FastText performs comparably to GloVe in many scenarios; however, both models face limitations in accurately interpreting domain-specific terms, such as recognizing "HR" as "Human Resources." This challenge arises from the need for additional training on specialized vocabulary and contextual understanding tailored to the model's application. While both FastText and GloVe generally outperform Word2Vec, they can sometimes struggle with nuanced contexts, particularly when dealing with combinations of locations and job titles e.g., HR in Canada for example.

### Bert based embeddings
### Transformer models

These types of models differ significantly from earlier word embedding methods such as Word2Vec & GloVe, both in functionality and the way embeddings are genertated.

1.   Word2Vec & GloVe generate static embeddings, assigning each word a single vector representation during their training process. But they generate static embeddings that do not change based on context during inference process. Here, embeddings are context-indepedent so a word like "bank" will always have the same vector representation (known as Polysemy). Word2Vec is focused on predicting nearby words whereas Glove maninly is capturing co-occurrence statistics.
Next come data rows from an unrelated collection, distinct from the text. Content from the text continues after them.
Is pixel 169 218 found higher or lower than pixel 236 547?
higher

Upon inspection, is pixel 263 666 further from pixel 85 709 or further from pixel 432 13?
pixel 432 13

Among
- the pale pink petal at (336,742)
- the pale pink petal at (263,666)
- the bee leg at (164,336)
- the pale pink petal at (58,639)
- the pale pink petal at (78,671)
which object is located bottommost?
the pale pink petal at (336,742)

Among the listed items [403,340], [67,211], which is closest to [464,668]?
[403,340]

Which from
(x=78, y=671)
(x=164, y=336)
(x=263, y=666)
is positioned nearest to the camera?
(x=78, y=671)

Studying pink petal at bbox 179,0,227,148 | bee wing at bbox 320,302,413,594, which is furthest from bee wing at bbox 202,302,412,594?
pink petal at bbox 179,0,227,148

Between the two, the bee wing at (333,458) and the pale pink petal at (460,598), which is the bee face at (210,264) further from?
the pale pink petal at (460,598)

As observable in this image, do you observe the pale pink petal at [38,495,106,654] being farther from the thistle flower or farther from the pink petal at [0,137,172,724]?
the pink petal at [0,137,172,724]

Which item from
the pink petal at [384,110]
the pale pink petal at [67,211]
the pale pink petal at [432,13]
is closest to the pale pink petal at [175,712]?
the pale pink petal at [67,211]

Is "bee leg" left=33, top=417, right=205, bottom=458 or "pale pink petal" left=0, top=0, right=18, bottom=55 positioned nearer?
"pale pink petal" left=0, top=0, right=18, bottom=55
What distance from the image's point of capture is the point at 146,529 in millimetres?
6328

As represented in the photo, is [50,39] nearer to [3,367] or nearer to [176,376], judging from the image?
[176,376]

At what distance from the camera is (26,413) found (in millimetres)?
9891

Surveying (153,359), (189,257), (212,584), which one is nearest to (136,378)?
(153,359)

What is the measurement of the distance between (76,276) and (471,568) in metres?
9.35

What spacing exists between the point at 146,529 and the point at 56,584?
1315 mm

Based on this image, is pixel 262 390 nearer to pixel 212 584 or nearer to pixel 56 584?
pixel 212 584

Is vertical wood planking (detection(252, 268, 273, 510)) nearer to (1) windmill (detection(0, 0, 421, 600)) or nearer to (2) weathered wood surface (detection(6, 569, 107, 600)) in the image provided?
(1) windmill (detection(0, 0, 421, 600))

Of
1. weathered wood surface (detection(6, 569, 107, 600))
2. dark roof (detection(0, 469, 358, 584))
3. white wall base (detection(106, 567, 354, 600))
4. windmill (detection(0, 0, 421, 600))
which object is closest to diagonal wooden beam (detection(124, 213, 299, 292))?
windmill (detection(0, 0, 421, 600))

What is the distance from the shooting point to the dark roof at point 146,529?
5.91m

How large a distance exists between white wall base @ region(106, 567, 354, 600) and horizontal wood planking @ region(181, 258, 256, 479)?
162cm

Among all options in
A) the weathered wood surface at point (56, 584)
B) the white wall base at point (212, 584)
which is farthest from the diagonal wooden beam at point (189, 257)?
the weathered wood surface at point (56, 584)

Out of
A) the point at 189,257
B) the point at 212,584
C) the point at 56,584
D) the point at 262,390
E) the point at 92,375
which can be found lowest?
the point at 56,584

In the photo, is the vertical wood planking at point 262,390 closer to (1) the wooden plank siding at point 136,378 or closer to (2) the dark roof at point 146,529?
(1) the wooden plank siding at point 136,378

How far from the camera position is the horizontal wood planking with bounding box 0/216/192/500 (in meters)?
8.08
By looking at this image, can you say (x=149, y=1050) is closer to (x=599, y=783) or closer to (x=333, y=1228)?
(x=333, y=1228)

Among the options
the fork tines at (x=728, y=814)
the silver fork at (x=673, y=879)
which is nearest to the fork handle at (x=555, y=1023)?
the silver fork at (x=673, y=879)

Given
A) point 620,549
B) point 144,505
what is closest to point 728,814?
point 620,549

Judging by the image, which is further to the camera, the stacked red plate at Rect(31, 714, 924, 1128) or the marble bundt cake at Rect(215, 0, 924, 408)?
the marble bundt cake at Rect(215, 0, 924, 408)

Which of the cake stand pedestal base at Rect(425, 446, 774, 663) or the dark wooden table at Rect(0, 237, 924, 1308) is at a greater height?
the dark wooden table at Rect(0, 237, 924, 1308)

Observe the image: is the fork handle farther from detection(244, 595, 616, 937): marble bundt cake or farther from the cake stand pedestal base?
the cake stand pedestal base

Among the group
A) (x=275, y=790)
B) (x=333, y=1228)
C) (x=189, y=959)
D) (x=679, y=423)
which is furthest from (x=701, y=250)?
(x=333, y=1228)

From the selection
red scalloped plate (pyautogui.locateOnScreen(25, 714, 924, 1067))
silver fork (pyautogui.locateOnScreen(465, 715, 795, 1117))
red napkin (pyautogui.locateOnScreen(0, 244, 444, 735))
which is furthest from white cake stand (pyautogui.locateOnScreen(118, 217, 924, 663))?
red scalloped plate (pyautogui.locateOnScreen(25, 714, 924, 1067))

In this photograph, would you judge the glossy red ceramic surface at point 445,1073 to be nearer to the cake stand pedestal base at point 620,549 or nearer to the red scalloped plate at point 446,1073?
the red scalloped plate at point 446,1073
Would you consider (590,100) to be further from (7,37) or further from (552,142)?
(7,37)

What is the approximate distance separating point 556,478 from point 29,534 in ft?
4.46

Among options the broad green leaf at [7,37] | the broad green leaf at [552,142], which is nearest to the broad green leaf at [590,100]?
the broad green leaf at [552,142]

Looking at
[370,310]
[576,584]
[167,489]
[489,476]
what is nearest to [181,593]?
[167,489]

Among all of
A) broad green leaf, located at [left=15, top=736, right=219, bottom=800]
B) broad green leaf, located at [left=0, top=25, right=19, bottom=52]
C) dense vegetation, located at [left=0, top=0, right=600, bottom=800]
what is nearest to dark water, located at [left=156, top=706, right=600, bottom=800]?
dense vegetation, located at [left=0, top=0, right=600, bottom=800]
2.   Transformer based models such as BERT or GPT generate dynamic embeddings that adapt to specific context of each word's usage. These use deep neural networks that uses attention mechanism to understand relationships between words in a sentence. These models can effectively distinguish between different meanings of the same word based on context.

Thus, transformer models are capable of understanding complex linguistic relationships such as syntax & semantics, it can handle token, sentence & document level tasks with fine-tuning.

The attention mechanism in transformers allows to dynamically adjust word representations based on context. Each word is represented by three vectors: Query, Key & Value. The mechanism first computes the similarity between its Query vector & Key vectors of all words in a sequence. This determines the relevance of other words to the current word.

Computed similarities are then normalized to produce attention weights, indicating importance of each word in understanding the current word. The model generates a new representation for the current word by summing the value vectors of all words.



**BERT**

Bidirectional Encoder Representations:

This method employs the transformer architecture using self-attention to process words in relation to their surrounding words in both directions. This bi-directional approach allows BERT to capture the full context of a word generating context-aware embeddings where representation of each word is influenced by the entire sentence, leading to a more nuanced language understanding.




In [None]:
# Import necessary libraries
from transformers import AutoTokenizer, AutoModel
import torch
import numpy as np
from sklearn.metrics.pairwise import cosine_similarity
from nltk.tokenize import word_tokenize
import pandas as pd

# Load pre-trained BERT model and tokenizer from Hugging Face
tokenizer = AutoTokenizer.from_pretrained("bert-base-uncased")
model = AutoModel.from_pretrained("bert-base-uncased")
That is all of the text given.